In reply to Al Clark:
Meall An Fhir Eoin Beag/Mor area has great routes and rock. Yir (2 pitch VS), Claude (single pitch HVS/VS5a), Great Gabbro (single pitch VS4c-soft), Vulcan (2 pitch VS), Ring of Fire (HVS 5a), Crater Comforts (2 pitch VS-soft) Krakatoa (Hooded Wall, single pitch HVS 5b and Volcane (E14c,5b) is a very amenable E1. Its definitely 'Ardnamurchan popular end'. Pics
http://alanhalewood.blogspot.co.uk/2014/04/no-finger-prints-left-but-happy-...

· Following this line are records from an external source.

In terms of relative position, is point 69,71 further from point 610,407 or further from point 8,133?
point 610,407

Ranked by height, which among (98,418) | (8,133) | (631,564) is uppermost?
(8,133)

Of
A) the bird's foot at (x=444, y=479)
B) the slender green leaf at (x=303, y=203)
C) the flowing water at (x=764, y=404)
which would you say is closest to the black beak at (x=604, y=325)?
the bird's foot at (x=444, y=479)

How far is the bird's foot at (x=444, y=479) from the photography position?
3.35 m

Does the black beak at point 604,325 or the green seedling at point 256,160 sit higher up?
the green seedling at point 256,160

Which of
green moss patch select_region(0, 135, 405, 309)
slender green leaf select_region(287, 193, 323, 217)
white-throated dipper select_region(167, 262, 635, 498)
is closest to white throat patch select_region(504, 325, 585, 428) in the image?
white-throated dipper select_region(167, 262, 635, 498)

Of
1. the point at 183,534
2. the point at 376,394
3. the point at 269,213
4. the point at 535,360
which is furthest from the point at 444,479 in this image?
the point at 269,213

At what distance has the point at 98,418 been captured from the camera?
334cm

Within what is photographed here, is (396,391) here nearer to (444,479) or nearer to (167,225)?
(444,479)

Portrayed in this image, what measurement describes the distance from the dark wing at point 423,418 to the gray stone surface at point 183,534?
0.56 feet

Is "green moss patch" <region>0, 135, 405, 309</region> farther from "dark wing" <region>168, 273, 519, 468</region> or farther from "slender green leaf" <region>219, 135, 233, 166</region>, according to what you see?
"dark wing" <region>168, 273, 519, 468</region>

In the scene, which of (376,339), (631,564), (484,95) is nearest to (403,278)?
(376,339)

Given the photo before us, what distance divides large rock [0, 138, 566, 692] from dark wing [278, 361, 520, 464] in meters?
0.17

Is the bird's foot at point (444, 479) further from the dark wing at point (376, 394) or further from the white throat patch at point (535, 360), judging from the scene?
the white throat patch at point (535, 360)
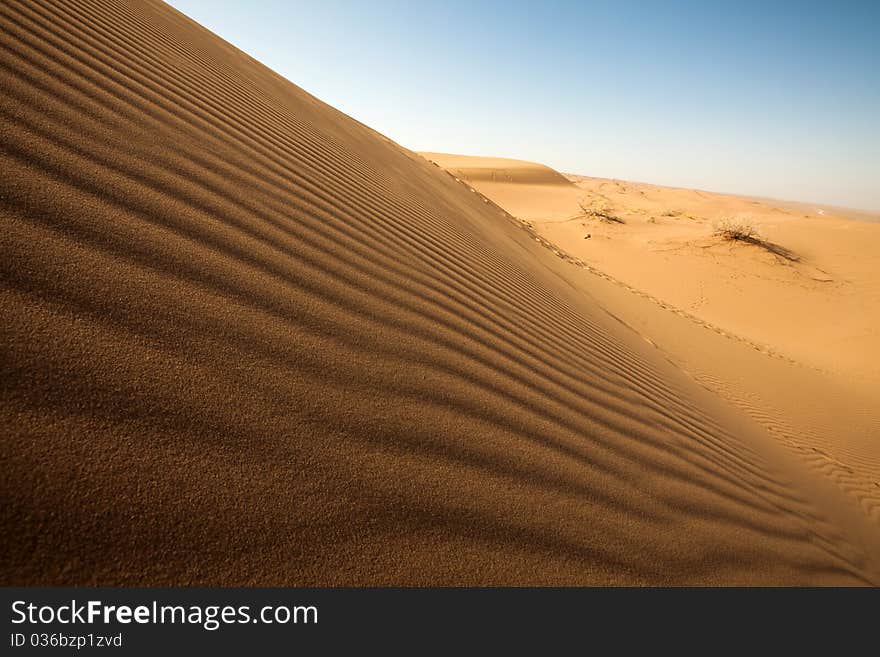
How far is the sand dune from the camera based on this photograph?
94 centimetres

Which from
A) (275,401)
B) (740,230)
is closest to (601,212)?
(740,230)

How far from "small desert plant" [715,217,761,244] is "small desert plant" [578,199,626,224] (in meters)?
3.32

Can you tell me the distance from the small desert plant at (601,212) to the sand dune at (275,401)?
525 inches

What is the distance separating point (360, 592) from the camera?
1.04m

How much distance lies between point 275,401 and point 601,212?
16.2 meters

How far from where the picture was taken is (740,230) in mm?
12305

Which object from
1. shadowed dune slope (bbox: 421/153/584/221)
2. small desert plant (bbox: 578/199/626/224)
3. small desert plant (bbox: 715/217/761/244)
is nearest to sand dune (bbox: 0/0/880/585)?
small desert plant (bbox: 715/217/761/244)

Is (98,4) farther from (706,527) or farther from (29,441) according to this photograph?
(706,527)

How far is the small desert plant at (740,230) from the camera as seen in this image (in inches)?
483

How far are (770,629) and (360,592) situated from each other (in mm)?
1414

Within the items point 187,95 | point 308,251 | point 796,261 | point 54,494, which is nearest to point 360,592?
point 54,494

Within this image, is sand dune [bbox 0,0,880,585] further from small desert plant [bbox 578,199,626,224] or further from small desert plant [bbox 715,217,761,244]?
small desert plant [bbox 578,199,626,224]

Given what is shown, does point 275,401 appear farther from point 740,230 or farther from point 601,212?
point 601,212

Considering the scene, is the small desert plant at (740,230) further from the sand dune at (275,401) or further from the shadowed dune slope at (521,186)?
the sand dune at (275,401)
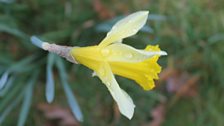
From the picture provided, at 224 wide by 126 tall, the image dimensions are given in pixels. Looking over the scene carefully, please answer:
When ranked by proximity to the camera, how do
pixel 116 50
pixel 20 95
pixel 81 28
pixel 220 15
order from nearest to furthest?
pixel 116 50 → pixel 20 95 → pixel 81 28 → pixel 220 15

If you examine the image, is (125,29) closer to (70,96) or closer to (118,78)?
(70,96)

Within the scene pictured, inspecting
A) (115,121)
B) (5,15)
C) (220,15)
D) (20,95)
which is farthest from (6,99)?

The Apron Slabs (Meall Meadhoin in UKC Logbooks) also has great things to go at too. Ne'er Day Corner (VS), Glendrian Corner (VS), Seabhraic (HVS) and Leac Glas (HS, probably only 4a but first pitch is run out) are all grand 2 pitch routes. The rock isn't quite as good in places as MAFEB above but nearly. Pics
http://alanhalewood.blogspot.co.uk/2014/04/home-to-rough-hot-rock.html
For the most part the rock is so sticky its not true. Gear is good and small to medium cams useful. There is a lifetime of bouldering to go at and lots of exploring to be one too. Take shoes and chalk bag for a day, leave the guidebook in the car and enjoy.